Om tegemoet te komen aan de behoeften van de lidstaten om de huidige specifieke problemen aan te pakken, moeten de lidstaten kunnen verzoeken om een overdracht van hun toewijzingen voor het jaar 2020 tussen regiocategorieën. Om ervoor te zorgen dat de nadruk blijft liggen op de minder ontwikkelde regio’s, moeten de lidstaten eerst andere mogelijkheden voor de overdracht van financiering onderzoeken voor zij overdrachten uit de begroting voor de minder ontwikkelde regio’s overwegen, gezien de mogelijke negatieve gevolgen van dergelijke overdrachten voor de essentiële investeringen in de regio van oorsprong of voor de voltooiing van voor de overdracht geselecteerde concrete acties (artikel 25 bis, leden 3 en 4). Voor wijzigingen van de operationele programma’s die na de inwerkingtreding van deze verordening worden ingediend, moeten de vereisten inzake thematische concentratie niet van toepassing zijn (artikel 25 bis, lid 5).

Om de lidstaten in staat te stellen zich te concentreren op de noodzakelijke reactie op de COVID‑19-uitbraak en de administratieve lasten te verminderen, moeten bovendien bepaalde procedurele vereisten in verband met de uitvoering van programma’s en audits worden vereenvoudigd. Met name moeten de partnerschapsovereenkomsten niet langer gewijzigd worden (artikel 25 bis, lid 6), de termijn voor de indiening van het jaarlijkse uitvoeringsverslag moet worden uitgesteld (artikel 25 bis, lid 8), en de uitbreiding van de mogelijkheid voor de fondsen en het EFMZV om gebruik te maken van een niet-statistische steekproefmethode moet ook uitdrukkelijk worden vermeld (artikel 25 bis, lid 12). Daarnaast wordt voorzien in specifieke regels voor het inroepen van overmacht in het kader van de vrijmaking van vastleggingen (artikel 25 bis, lid 8).
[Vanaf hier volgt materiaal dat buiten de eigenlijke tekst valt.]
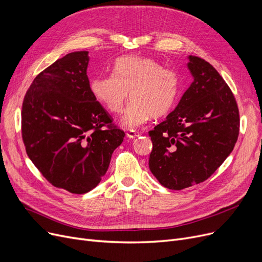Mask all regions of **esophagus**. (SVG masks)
<instances>
[{"instance_id": "obj_1", "label": "esophagus", "mask_w": 262, "mask_h": 262, "mask_svg": "<svg viewBox=\"0 0 262 262\" xmlns=\"http://www.w3.org/2000/svg\"><path fill=\"white\" fill-rule=\"evenodd\" d=\"M140 135H141V133L134 132L133 130H130V131L127 132V136H128L129 139H135V138H138V136H140Z\"/></svg>"}]
</instances>
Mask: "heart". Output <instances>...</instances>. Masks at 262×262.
Listing matches in <instances>:
<instances>
[{
  "mask_svg": "<svg viewBox=\"0 0 262 262\" xmlns=\"http://www.w3.org/2000/svg\"><path fill=\"white\" fill-rule=\"evenodd\" d=\"M181 89L179 73L159 61L142 56H123L114 65V73L91 81L96 100L111 113H120L129 96L132 98L121 118L124 128H138L148 119L167 114L175 105Z\"/></svg>",
  "mask_w": 262,
  "mask_h": 262,
  "instance_id": "obj_1",
  "label": "heart"
}]
</instances>
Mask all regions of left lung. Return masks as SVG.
I'll return each mask as SVG.
<instances>
[{
    "mask_svg": "<svg viewBox=\"0 0 262 262\" xmlns=\"http://www.w3.org/2000/svg\"><path fill=\"white\" fill-rule=\"evenodd\" d=\"M194 78L177 107L149 131V168L169 190L208 179L230 155L239 136L240 115L229 86L205 59L189 56Z\"/></svg>",
    "mask_w": 262,
    "mask_h": 262,
    "instance_id": "obj_1",
    "label": "left lung"
}]
</instances>
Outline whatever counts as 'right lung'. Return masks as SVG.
Here are the masks:
<instances>
[{"mask_svg":"<svg viewBox=\"0 0 262 262\" xmlns=\"http://www.w3.org/2000/svg\"><path fill=\"white\" fill-rule=\"evenodd\" d=\"M89 52H72L41 71L22 103L26 150L52 185L73 194L93 190L124 132L91 92Z\"/></svg>","mask_w":262,"mask_h":262,"instance_id":"add662e5","label":"right lung"}]
</instances>
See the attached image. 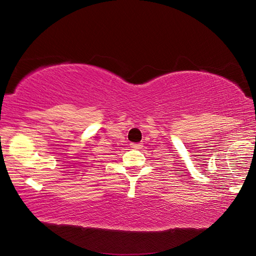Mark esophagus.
Instances as JSON below:
<instances>
[{
	"label": "esophagus",
	"instance_id": "34e87169",
	"mask_svg": "<svg viewBox=\"0 0 256 256\" xmlns=\"http://www.w3.org/2000/svg\"><path fill=\"white\" fill-rule=\"evenodd\" d=\"M130 146H131V148H133V149H140L142 146L141 144H131Z\"/></svg>",
	"mask_w": 256,
	"mask_h": 256
}]
</instances>
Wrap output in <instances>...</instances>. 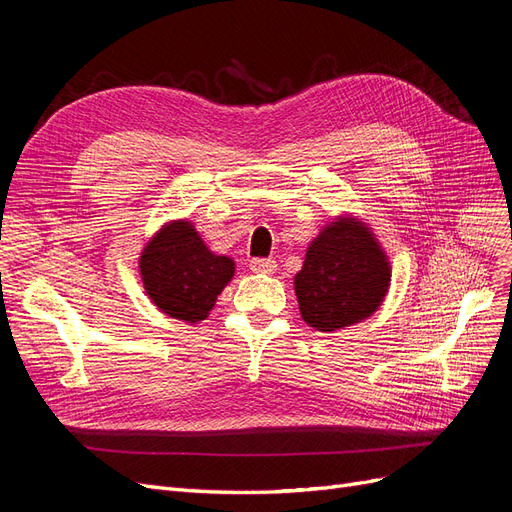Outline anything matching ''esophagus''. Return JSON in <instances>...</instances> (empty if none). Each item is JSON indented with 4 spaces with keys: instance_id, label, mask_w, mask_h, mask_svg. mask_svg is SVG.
Wrapping results in <instances>:
<instances>
[{
    "instance_id": "obj_1",
    "label": "esophagus",
    "mask_w": 512,
    "mask_h": 512,
    "mask_svg": "<svg viewBox=\"0 0 512 512\" xmlns=\"http://www.w3.org/2000/svg\"><path fill=\"white\" fill-rule=\"evenodd\" d=\"M250 269L256 273H275L277 262L273 258H252Z\"/></svg>"
}]
</instances>
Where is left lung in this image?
<instances>
[{
  "mask_svg": "<svg viewBox=\"0 0 512 512\" xmlns=\"http://www.w3.org/2000/svg\"><path fill=\"white\" fill-rule=\"evenodd\" d=\"M391 282V269L371 232L342 220L307 247L294 277L303 320L318 331H337L371 316Z\"/></svg>",
  "mask_w": 512,
  "mask_h": 512,
  "instance_id": "left-lung-1",
  "label": "left lung"
}]
</instances>
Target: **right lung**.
<instances>
[{
    "instance_id": "right-lung-1",
    "label": "right lung",
    "mask_w": 512,
    "mask_h": 512,
    "mask_svg": "<svg viewBox=\"0 0 512 512\" xmlns=\"http://www.w3.org/2000/svg\"><path fill=\"white\" fill-rule=\"evenodd\" d=\"M232 273L235 262L211 254L190 222L162 228L141 256V275L151 301L164 314L185 322L207 318Z\"/></svg>"
}]
</instances>
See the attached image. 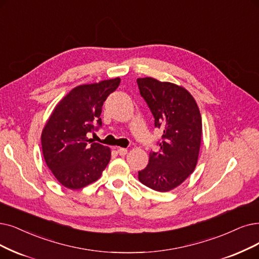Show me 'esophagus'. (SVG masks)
<instances>
[{"label": "esophagus", "mask_w": 259, "mask_h": 259, "mask_svg": "<svg viewBox=\"0 0 259 259\" xmlns=\"http://www.w3.org/2000/svg\"><path fill=\"white\" fill-rule=\"evenodd\" d=\"M115 149L117 150V152H118V154L120 155V156H125V155L127 154V150H126V149L119 148V147H116Z\"/></svg>", "instance_id": "1"}]
</instances>
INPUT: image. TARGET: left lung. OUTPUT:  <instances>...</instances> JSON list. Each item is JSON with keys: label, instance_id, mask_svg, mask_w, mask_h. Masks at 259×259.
<instances>
[{"label": "left lung", "instance_id": "1", "mask_svg": "<svg viewBox=\"0 0 259 259\" xmlns=\"http://www.w3.org/2000/svg\"><path fill=\"white\" fill-rule=\"evenodd\" d=\"M141 97L151 109L155 127L163 131L159 151L138 172L139 181L159 192L180 186L194 171L202 138V118L188 90L153 77L137 78Z\"/></svg>", "mask_w": 259, "mask_h": 259}]
</instances>
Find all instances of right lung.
Instances as JSON below:
<instances>
[{"label": "right lung", "instance_id": "obj_1", "mask_svg": "<svg viewBox=\"0 0 259 259\" xmlns=\"http://www.w3.org/2000/svg\"><path fill=\"white\" fill-rule=\"evenodd\" d=\"M120 81L116 77L73 88L59 101L47 121L41 134L44 157L66 188L80 189L96 182L108 164L110 149L92 143L87 134L102 125L103 103Z\"/></svg>", "mask_w": 259, "mask_h": 259}]
</instances>
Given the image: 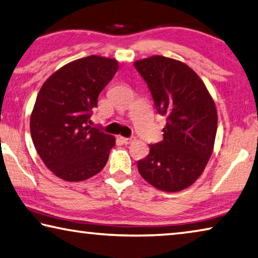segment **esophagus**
<instances>
[{
	"label": "esophagus",
	"instance_id": "1",
	"mask_svg": "<svg viewBox=\"0 0 258 258\" xmlns=\"http://www.w3.org/2000/svg\"><path fill=\"white\" fill-rule=\"evenodd\" d=\"M120 140L124 142L125 145H128V144H132V142L136 140V138L134 137H130V138H120Z\"/></svg>",
	"mask_w": 258,
	"mask_h": 258
}]
</instances>
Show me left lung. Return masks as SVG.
Here are the masks:
<instances>
[{
    "label": "left lung",
    "instance_id": "1",
    "mask_svg": "<svg viewBox=\"0 0 258 258\" xmlns=\"http://www.w3.org/2000/svg\"><path fill=\"white\" fill-rule=\"evenodd\" d=\"M157 112L166 116L163 140L150 145L138 170L150 185L164 191L190 186L203 172L217 132L215 102L189 67L164 56L138 60Z\"/></svg>",
    "mask_w": 258,
    "mask_h": 258
}]
</instances>
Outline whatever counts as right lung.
I'll use <instances>...</instances> for the list:
<instances>
[{"label":"right lung","instance_id":"add662e5","mask_svg":"<svg viewBox=\"0 0 258 258\" xmlns=\"http://www.w3.org/2000/svg\"><path fill=\"white\" fill-rule=\"evenodd\" d=\"M117 71V60L92 55L59 69L40 89L32 140L48 169L65 181L86 180L107 164L114 138L91 126V117Z\"/></svg>","mask_w":258,"mask_h":258}]
</instances>
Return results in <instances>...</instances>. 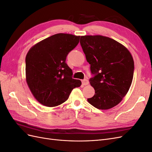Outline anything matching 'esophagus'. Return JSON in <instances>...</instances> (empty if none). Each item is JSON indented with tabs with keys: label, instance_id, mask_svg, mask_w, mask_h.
<instances>
[{
	"label": "esophagus",
	"instance_id": "obj_1",
	"mask_svg": "<svg viewBox=\"0 0 152 152\" xmlns=\"http://www.w3.org/2000/svg\"><path fill=\"white\" fill-rule=\"evenodd\" d=\"M82 84L83 86H87L89 84V81L86 79L83 80H82Z\"/></svg>",
	"mask_w": 152,
	"mask_h": 152
}]
</instances>
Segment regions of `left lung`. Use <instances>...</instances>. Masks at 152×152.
Instances as JSON below:
<instances>
[{
  "label": "left lung",
  "mask_w": 152,
  "mask_h": 152,
  "mask_svg": "<svg viewBox=\"0 0 152 152\" xmlns=\"http://www.w3.org/2000/svg\"><path fill=\"white\" fill-rule=\"evenodd\" d=\"M80 43L95 76L90 79L93 107L108 110L121 102L129 89L134 74V60L124 45L102 35L81 36Z\"/></svg>",
  "instance_id": "8db88e82"
}]
</instances>
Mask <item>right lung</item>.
Wrapping results in <instances>:
<instances>
[{"label": "right lung", "mask_w": 152, "mask_h": 152, "mask_svg": "<svg viewBox=\"0 0 152 152\" xmlns=\"http://www.w3.org/2000/svg\"><path fill=\"white\" fill-rule=\"evenodd\" d=\"M80 36L57 34L32 46L26 56V81L38 102L48 107L65 102L72 91L81 86L72 79L66 63L69 52L79 44Z\"/></svg>", "instance_id": "obj_1"}]
</instances>
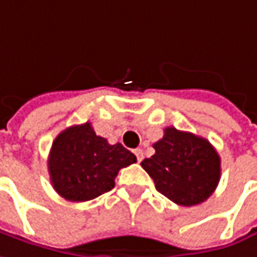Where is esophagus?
Instances as JSON below:
<instances>
[{"instance_id": "34e87169", "label": "esophagus", "mask_w": 257, "mask_h": 257, "mask_svg": "<svg viewBox=\"0 0 257 257\" xmlns=\"http://www.w3.org/2000/svg\"><path fill=\"white\" fill-rule=\"evenodd\" d=\"M134 153H135V156H137V160L141 162V160H143V156H144V154H143V150H141V149H137Z\"/></svg>"}]
</instances>
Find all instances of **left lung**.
Here are the masks:
<instances>
[{
  "label": "left lung",
  "mask_w": 257,
  "mask_h": 257,
  "mask_svg": "<svg viewBox=\"0 0 257 257\" xmlns=\"http://www.w3.org/2000/svg\"><path fill=\"white\" fill-rule=\"evenodd\" d=\"M153 147L156 153L141 166L160 194L179 206H196L213 194L221 178V157L206 138L169 126Z\"/></svg>",
  "instance_id": "1"
}]
</instances>
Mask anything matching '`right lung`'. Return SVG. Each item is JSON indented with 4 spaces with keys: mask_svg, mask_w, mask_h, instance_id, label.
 Masks as SVG:
<instances>
[{
    "mask_svg": "<svg viewBox=\"0 0 257 257\" xmlns=\"http://www.w3.org/2000/svg\"><path fill=\"white\" fill-rule=\"evenodd\" d=\"M135 162V154L120 143L108 144L86 122L57 135L48 157V172L61 197L88 201L110 191L119 171Z\"/></svg>",
    "mask_w": 257,
    "mask_h": 257,
    "instance_id": "right-lung-1",
    "label": "right lung"
}]
</instances>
De subsidiabiliteit van de uitgaven is bij wijze van uitzondering toegestaan voor voltooide of volledig uitgevoerde acties die de responscapaciteit bij crises bevorderen in de context van de uitbraak van COVID‑19 (artikel 25 bis, lid 7). Deze concrete acties kunnen nog vóór de goedkeuring van de noodzakelijke wijziging van het programma door de Commissie worden geselecteerd.

Om een snelle aanpassing van de financieringsinstrumenten mogelijk te maken om een effectief antwoord te bieden aan een volksgezondheidscrisis, zijn bovendien de herziening en actualisering van de ex-antebeoordeling en de bewijsstukken waaruit blijkt dat de verleende steun voor het beoogde doel is gebruikt, niet langer vereist. Voorts moeten de mogelijkheden tot ondersteuning van het bedrijfskapitaal in het kader van het Elfpo worden uitgebreid (artikel 25 bis, leden 10 en 11).

Voorts wordt ook voorgesteld om bij de afsluiting van programma’s extra flexibiliteit toe te staan om ervoor te zorgen dat de beschikbare middelen zo veel mogelijk worden gebruikt (artikel 1, lid 3).

Ten slotte wordt voorgesteld Verordening (EU) nr. 1301/2013 te wijzigen om EFRO-steun te verlenen aan ondernemingen die zich vanwege deze specifieke omstandigheden in moeilijkheden bevinden en zo te zorgen voor samenhang met de aanpak die is gevolgd in het kader van de tijdelijke kaderregeling inzake staatssteun ter ondersteuning van de economie tijdens de huidige COVID‑19-uitbraak en met de regels voor het verlenen van de-minimissteun (artikel 2).